== Belirtilen amaç 1 ==
Hukuk devleti üzerine olan metne göre aşağıdaki soruları yanıtlayın.
(a) İngilizlerin vurguladığı üç özellikten ilki nedir?
(b) Kimi İngiliz hukukçulara göre hukuk devletinin unsurları nelerdir?
(c) Temel hak ve hürriyetlerin korunmasına yönelik yöntemlerin en önemlisi hangisidir?
========
Hukuk devleti kavramının ilk olarak kullanıldığı devletlerden olan İngilizler hukuk devletinin üç özelliğini vurgulamaktadır. “Bunlardan ilki hiç kimsenin mahkemece suçluluğu sabit oluncaya kadar hapsedilememesi, ikincisi hiçbir ayırım olmaksızın herkesin olağan mahkemelerin yargısına tabi olması ve nihayet üçüncüsü İngiliz anayasasının parlamento iradesiyle oluşmuş bir yasa olmayıp, mahkemelerin çeşitli dâvâlarda fertlerin sahip olduğu hakları tesbit etmesiyle oluşmuş içtihadî nitelikte bir anayasa oluşudur.” 4 Yine kimi İngiliz hukukçulara göre; “Hukuk devletinin iki unsuru vardır; devletin ve fertlerin hukuka uyması ve hukukun şahıs davranışlarına yön verebilir nitelikte, yani öngörülebilir olması.” Ancak bu öngörülebilirliği sağlayacak olan ilkeler hukuk devletinin özelliklerini oluşturur. Bu ilkeler; kanunların geleceğe yönelik, açık ve anlaşılır olması, kanunların istikrarlılığı, özel düzenlemelerin genel kurallara uygun olması, yargı bağımsızlığı, yargıya ulaşma hakkı ve adil yargılama kurallarına uyulması gibi ilkelerdir. 5

Hukuk Devletinde Temel Haklar Güvence Altındadır

Hukuk devletinin temel unsurlarından biri, kişi hakları ve hürriyetlerinin hukukun merkezine alınarak devletin müdahalesinden korunması için düzenleme yapılmasıdır. Hukuk devleti anlayışı, ferdî hak ve hürriyetleri de içine alan temel hak ve hürriyetlerin, güçlü bir organizasyona sahip olan devletin müdahale gücüne karşılık korunmasını gerektirmektedir.

Hukuk devletinde temel hak ve hürriyetlerinin korunmasına yönelik birçok yöntem geliştirilmiştir. Bunlardan en önemlisi, bir üst norm niteliğinde ve değiştirilmesi zor hukuksal metinler olan anayasalarda temel hak ve hürriyetlerin düzenlenmesidir. Bununla birlikte devletin organları ve yetkilerinin ve yetkilerinin sınırlarının da anayasalarda ifade edilmesi önemlidir. Vatandaşın sahip olduğu haklar güvence altına alınırken, devletin görev ve yetkileri, yetkilerinin sınırı özellikle anayasalarda belirtilmektedir.
========
== Belirtilen amaç 2 ==
Kayıtlarda "Comparing [425,540] and" ifadesini içeren satırdan kayıtların sonuna kadar her şeyi, "farther" yerine "further" koyarak yeniden yazın. Başka hiçbir şeyi değiştirmeyin.
========
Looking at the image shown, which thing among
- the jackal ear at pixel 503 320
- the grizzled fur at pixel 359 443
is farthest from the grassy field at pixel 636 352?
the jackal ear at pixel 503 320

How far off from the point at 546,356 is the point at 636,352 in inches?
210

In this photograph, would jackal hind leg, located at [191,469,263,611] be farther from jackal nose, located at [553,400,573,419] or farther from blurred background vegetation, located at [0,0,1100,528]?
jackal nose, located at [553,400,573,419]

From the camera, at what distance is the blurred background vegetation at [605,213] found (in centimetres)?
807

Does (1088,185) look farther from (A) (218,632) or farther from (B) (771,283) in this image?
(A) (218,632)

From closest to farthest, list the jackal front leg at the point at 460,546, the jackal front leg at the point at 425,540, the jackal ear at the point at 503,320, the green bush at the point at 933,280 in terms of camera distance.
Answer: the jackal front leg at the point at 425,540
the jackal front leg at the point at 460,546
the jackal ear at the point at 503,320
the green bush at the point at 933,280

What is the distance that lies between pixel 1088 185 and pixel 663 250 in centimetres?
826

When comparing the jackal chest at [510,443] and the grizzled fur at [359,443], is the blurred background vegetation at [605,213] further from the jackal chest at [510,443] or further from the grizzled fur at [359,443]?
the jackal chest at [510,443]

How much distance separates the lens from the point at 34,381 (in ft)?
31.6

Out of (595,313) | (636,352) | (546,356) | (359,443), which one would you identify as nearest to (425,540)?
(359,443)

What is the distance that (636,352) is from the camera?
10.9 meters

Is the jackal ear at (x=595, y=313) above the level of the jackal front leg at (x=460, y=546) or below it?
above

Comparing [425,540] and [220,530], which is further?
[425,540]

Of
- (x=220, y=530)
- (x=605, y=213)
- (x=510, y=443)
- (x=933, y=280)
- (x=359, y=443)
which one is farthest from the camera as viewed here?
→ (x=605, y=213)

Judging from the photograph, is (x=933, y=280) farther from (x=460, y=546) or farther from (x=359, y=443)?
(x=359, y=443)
========
== Yazılı yanıt 1 ==
(a) Hiç kimsenin, suçluluğu mahkemece sabit oluncaya kadar hapsedilememesidir.
(b) Devletin ve fertlerin hukuka uyması ve hukukun şahıs davranışlarına yön verebilir, yani öngörülebilir olmasıdır.
(c) Temel hak ve hürriyetlerin, bir üst norm niteliğindeki ve değiştirilmesi zor olan anayasalarda düzenlenmesidir.

== Yazılı yanıt 2 ==
Comparing [425,540] and [220,530], which is further?
[425,540]

Of
- (x=220, y=530)
- (x=605, y=213)
- (x=510, y=443)
- (x=933, y=280)
- (x=359, y=443)
which one is farthest from the camera as viewed here?
→ (x=605, y=213)

Judging from the photograph, is (x=933, y=280) further from (x=460, y=546) or further from (x=359, y=443)?
(x=359, y=443)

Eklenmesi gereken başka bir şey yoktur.